Authentication
MagicBell uses two types of JWT tokens to authenticate requests:
| Token Type | Scope | Generated By | Usage Context |
|---|---|---|---|
| Project JWT | Project-wide | MagicBell UI | Project endpoints, server auth |
| User JWT | Per user | Your backend | User endpoints, (in-app inbox) |
The endpoints in the API reference (and the OpenAPI spec) show the token type necessary for the endpoint.
Using the Token
Once you have your JWT (either Project or User), include it in the Authorization header of your HTTP requests:
Authorization: Bearer <jwt>
Example
POST /broadcasts HTTP/1.1
Host: api.magicbell.com
Authorization: Bearer eyJhbGciOi...
All MagicBell SDKs and libraries handle this for you if you pass the token.
Generating the JWT
You generate it using the Secret Key and the API Key from your project.
Where to Find Keys
- Go to the MagicBell Dashboard.
- Select your project.
- Navigate to Settings > User Auth.
- You’ll see both the API Key and the Secret Key.

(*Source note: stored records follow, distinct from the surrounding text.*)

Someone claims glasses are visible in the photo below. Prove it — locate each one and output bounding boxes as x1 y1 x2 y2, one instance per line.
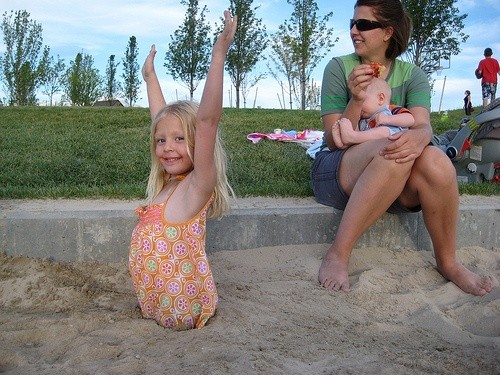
349 18 386 32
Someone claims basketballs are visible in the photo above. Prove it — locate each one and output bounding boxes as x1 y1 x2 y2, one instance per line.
475 69 484 78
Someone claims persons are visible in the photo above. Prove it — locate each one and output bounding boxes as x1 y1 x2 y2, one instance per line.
464 90 472 115
128 10 238 332
475 48 500 108
332 77 415 149
310 0 494 297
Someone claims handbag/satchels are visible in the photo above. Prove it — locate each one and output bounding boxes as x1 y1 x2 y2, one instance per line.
470 108 474 112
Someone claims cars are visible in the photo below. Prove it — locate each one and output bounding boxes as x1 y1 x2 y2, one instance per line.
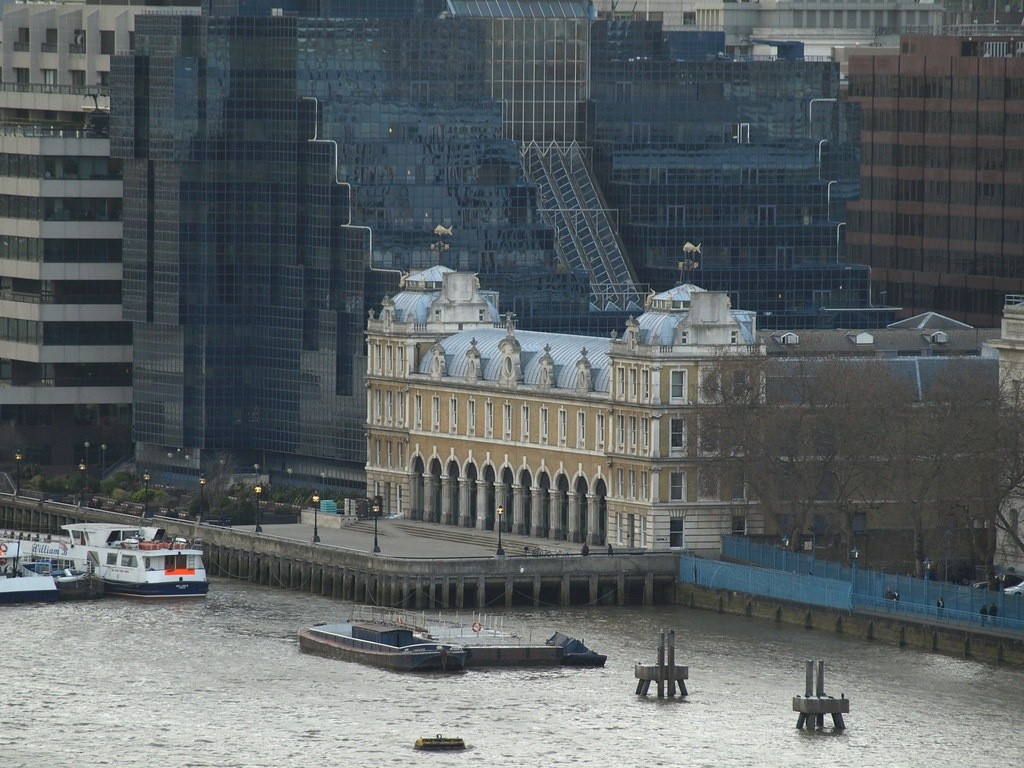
1004 581 1024 598
972 574 1024 591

You’ll need both the API Key and the Secret Key to generate a User JWT.
User JWT Payload
Here’s what the payload typically looks like:
{
"user_email": "person@example.com",
"user_external_id": "usr_l70vln",
"api_key": "pk_JJUxO8amaaK21G08w9q0_218239574"
}
You must specify either user_email or user_external_id, or both.
| Key | Description |
|---|---|
user_email |
The email address of the user. Required when no user_external_id is provided. |
user_external_id |
A unique identifier for the user in your system. Required when no user_email is provided. |
api_key |
The API key for your MagicBell project. Obtained via our dashboard |
Signing the User JWT
User JWTs must be signed with your project's Secret Key using the HS256 algorithm. The secret is known only to your backend and MagicBell. It proves the authenticity of the token. The secret key can be obtained from the User Auth page on our Dashboard.
Generating a User JWT
The JWT is generated on your backend. Never expose your secret key to the public by attempting to sign client side.
TypeScript
import jwt from 'jsonwebtoken';
const secret = 'your-secret-key';
const payload = {
user_email: null,
user_external_id: 'your-user-id',
api_key: 'your-api-key',
};
const token = jwt.sign(payload, secret, {
algorithm: 'HS256',
expiresIn: '1y',
});
console.log(token);
Go
package main
import (
"fmt"
"time"
"github.com/golang-jwt/jwt/v5"
)
func main() {
secret := []byte("your-secret-key")
claims := jwt.MapClaims{
"user_email": "",
"user_external_id": "your-user-id",
"api_key": "your-api-key",
"exp": time.Now().AddDate(1, 0, 0).Unix(),
}
token := jwt.NewWithClaims(jwt.SigningMethodHS256, claims)
signed, err := token.SignedString(secret)
if err != nil {
panic(err)
}
fmt.Println(signed)
}
Debugging Tokens
You can use jwt.io to inspect and debug your JWTs. It shows the token's header, payload, and signature, and verifies whether it's correctly signed (if you provide the secret key).
Never paste production secrets into online tools. Only use jwt.io with non-sensitive test data.